◆ Work to be completed ◆
For the entries that follow, state how many lines include the word "background", giving the number and nothing else.

*** Data excerpts Section Begins ***

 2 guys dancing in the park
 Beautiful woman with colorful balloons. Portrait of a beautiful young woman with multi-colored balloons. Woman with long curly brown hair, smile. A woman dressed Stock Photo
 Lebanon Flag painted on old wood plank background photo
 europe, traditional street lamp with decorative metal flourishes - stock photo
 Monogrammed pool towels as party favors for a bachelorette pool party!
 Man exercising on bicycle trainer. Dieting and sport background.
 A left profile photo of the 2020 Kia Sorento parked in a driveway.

*** Data excerpts Section Ends ***
*** Data excerpts Section Begins ***

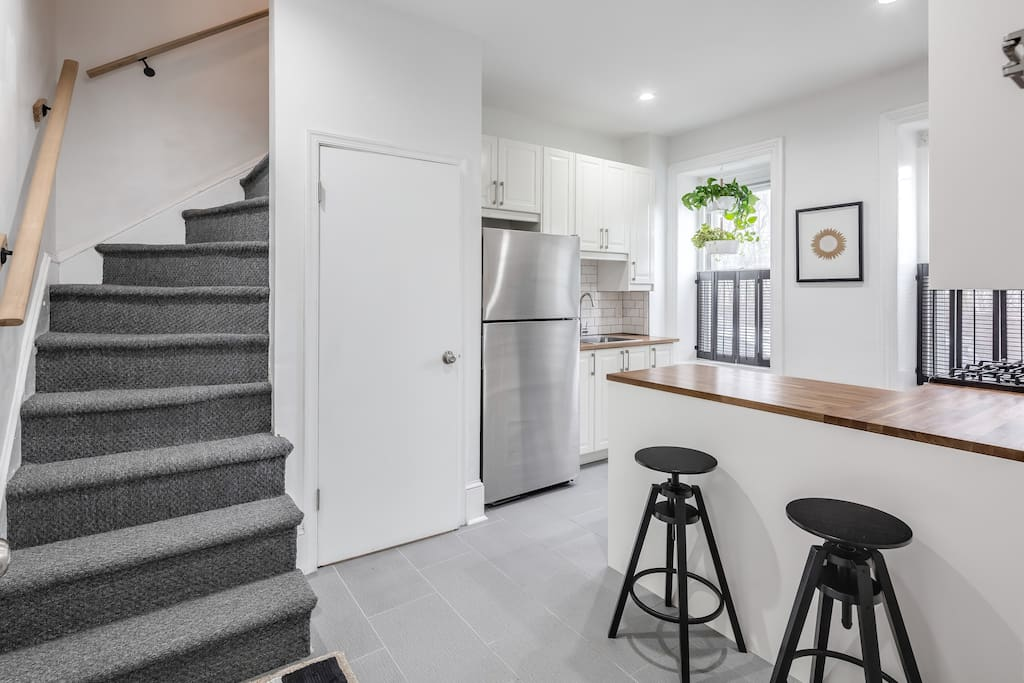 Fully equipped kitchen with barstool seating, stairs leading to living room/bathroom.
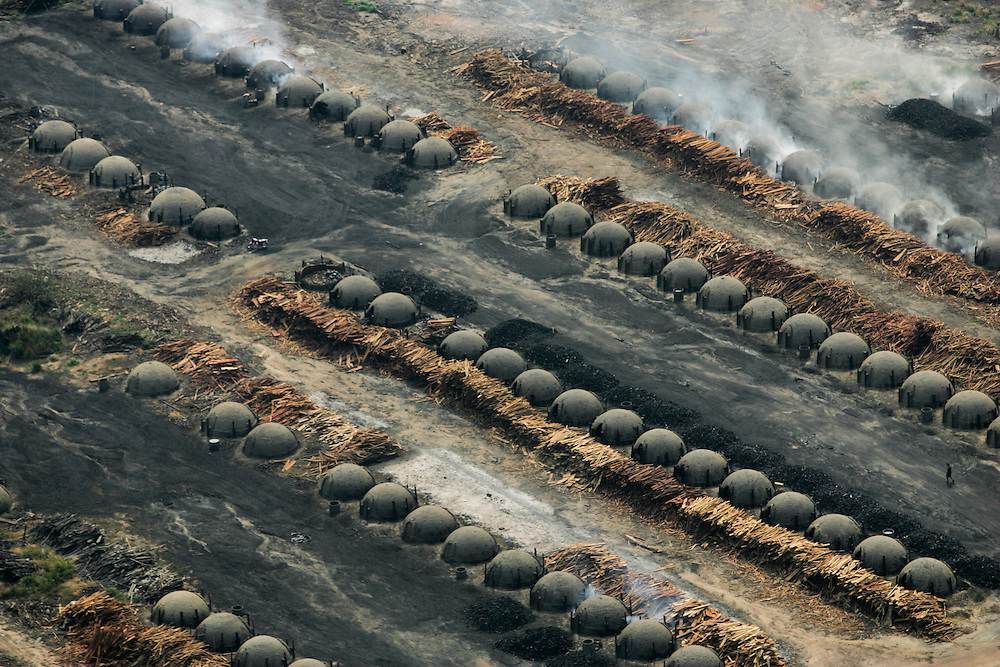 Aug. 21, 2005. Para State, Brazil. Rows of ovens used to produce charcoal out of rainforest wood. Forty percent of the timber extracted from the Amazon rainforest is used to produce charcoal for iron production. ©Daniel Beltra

*** Data excerpts Section Ends ***

◆ Finished task ◆
2